Extracted text =>
----------------------------------------
What other options can be there? For once, we can select a few sites with job postings, such as monster.com, or with software development articles and presentations like infoq.com, various forums for software engineers, etc. On these sites we can search for certain programming languages, and by comparing the results we can estimate the relative popularity of the languages.

However, searching just one such resource may not be enough, for example, Java developers can really like one site and Ruby developers at the same time can like completely another site. As later we will see this is actually the case with github.com, which is really popular with JavaScript developers and with stackoverflow.com, which has a large number of C# related questions. But at least we can try to search one of such sites and compare the results with the data we already have from other sources to be more sure in our measurements.

I chose stackoverflow.com as it is a really good and popular site with questions and answers on every software development topic you can think about.

Technical details

So, now I will take the list of all the programming languages from somewhere and search for them on stackoverflow.com. Let’s take, for example, the list of all the languages that are used on github.com. Then we would have to search for each language and write down the number of search results for each one of them. But since it is a really boring and time consuming task and computers were invented a long time ago, let’s write a simple script that will help us do the mundane work and execute around 90 searches. By automating a bit we will also have more confidence in the results as manually doing something is usually more error-prone.

For automation we will use a headless WebKit browser PhantomJS and will generate an HTML report right from our PhantomJS script. The result will be just a simple bar chart rendered with Google Chart Tools.

The complete version of the code for the script is available here.

Some of the code highlights from the key parts of the script are listed below.

Getting the list of all the languages from github.com


function getAllGithubLanguages(callback) {
    page.open("https://github.com/languages", function (status) {
        var allLanguages = page.evaluate(function() {
            var links = document.querySelectorAll(".all_languages a");
            return Array.prototype.slice.call(links, 0).map(function(link) {
                return link.innerHTML;
            });
        });
        callback(allLanguages);
    });
};

By the way, notice how easy it is to work with DOM in JavaScript: all the API specifically adapted for this is already there, so PhantomJS allows us to use querySelectorAll and CSS selectors.
----------------------------------------
Extracted information =>
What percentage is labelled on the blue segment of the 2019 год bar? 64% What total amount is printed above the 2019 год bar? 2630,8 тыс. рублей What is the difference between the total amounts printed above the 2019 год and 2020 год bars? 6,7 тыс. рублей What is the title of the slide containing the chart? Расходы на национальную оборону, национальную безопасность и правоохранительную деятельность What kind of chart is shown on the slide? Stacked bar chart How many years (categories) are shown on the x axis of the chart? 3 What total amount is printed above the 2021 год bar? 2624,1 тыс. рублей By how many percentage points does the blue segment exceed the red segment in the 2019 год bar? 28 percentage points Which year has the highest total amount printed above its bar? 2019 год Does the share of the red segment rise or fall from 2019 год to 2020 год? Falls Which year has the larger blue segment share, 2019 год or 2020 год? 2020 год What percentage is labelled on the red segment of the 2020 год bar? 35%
----------------------------------------
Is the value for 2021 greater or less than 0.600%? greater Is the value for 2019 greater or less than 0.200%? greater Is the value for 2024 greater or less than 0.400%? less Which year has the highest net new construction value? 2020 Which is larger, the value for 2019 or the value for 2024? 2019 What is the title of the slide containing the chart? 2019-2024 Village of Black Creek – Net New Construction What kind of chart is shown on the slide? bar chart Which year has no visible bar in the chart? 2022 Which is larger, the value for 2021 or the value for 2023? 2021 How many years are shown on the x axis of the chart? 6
----------------------------------------
What is expected => In the article excerpt on measuring programming-language popularity, which tool renders the bar chart in the HTML report?

Task solution => Google Chart Tools.